> [Selected passage]:
Festival Review: Nuits Sonores

The Nuits Sonores kicked off its eighth consecutive year as any respectable music extravaganza should. With a one hell of a loud bass! Skiddle's Jasmine Phull was there in the thick of it.

Jayne Robinson

Date published: 20th May 2010

Reviewed by: Jasmine Phull

Photo by: Romain Braincon

Annual electronic/indie music festival the Nuits Sonores kicked off its eighth consecutive year as any respectable music extravaganza should. With a one hell of a loud bass!  The French festival is set amidst the beautiful city of Lyon; situated in the South West - this ‘ville’ being once more of an industrial city better known for its mass production of silk.

Not anymore. Over the past eight years the Nuits Sonores has washed over Lyon like a flood; leaving a trail of music ranging from acid jazz to electro bangers. The spectacle is spread over 40 different venues; concert halls, warehouses, bars and streets, and in turn the town is transformed into a mecca of musical mayhem. A musical playground, if you will. From the 12 – 15 May ticket holders were offered a mass variety of global artists; during three evenings the live music took place at an industrial wasteland-like venue known as La Marché Gare. Those without tickets were treated to afternoons of free DJs and music.

Spatial question entries:
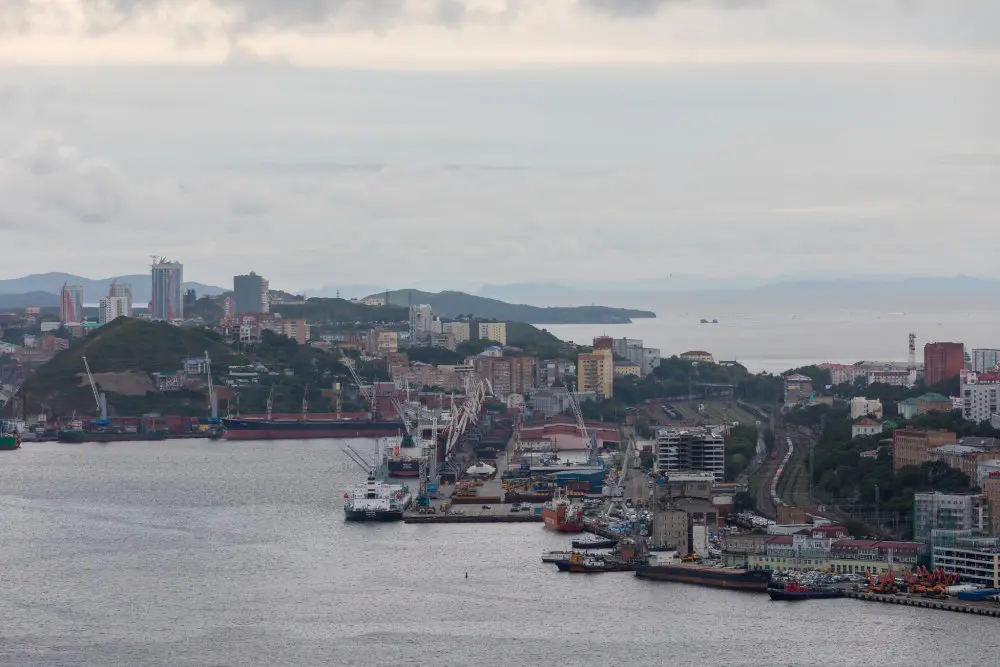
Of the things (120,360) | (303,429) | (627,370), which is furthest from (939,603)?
(627,370)

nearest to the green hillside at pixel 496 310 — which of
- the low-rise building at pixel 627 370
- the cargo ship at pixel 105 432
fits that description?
the low-rise building at pixel 627 370

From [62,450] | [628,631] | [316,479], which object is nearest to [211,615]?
[628,631]

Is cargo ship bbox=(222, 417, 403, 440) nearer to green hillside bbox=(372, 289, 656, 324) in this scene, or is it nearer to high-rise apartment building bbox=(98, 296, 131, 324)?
high-rise apartment building bbox=(98, 296, 131, 324)

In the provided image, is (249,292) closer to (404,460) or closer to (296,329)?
(296,329)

> [Do this]: Print the stretch of the Nuits Sonores review from "Photo by: Romain" through "production of silk.", word for word.

> [Exercise output]:
Photo by: Romain Braincon

Annual electronic/indie music festival the Nuits Sonores kicked off its eighth consecutive year as any respectable music extravaganza should. With a one hell of a loud bass!  The French festival is set amidst the beautiful city of Lyon; situated in the South West - this ‘ville’ being once more of an industrial city better known for its mass production of silk.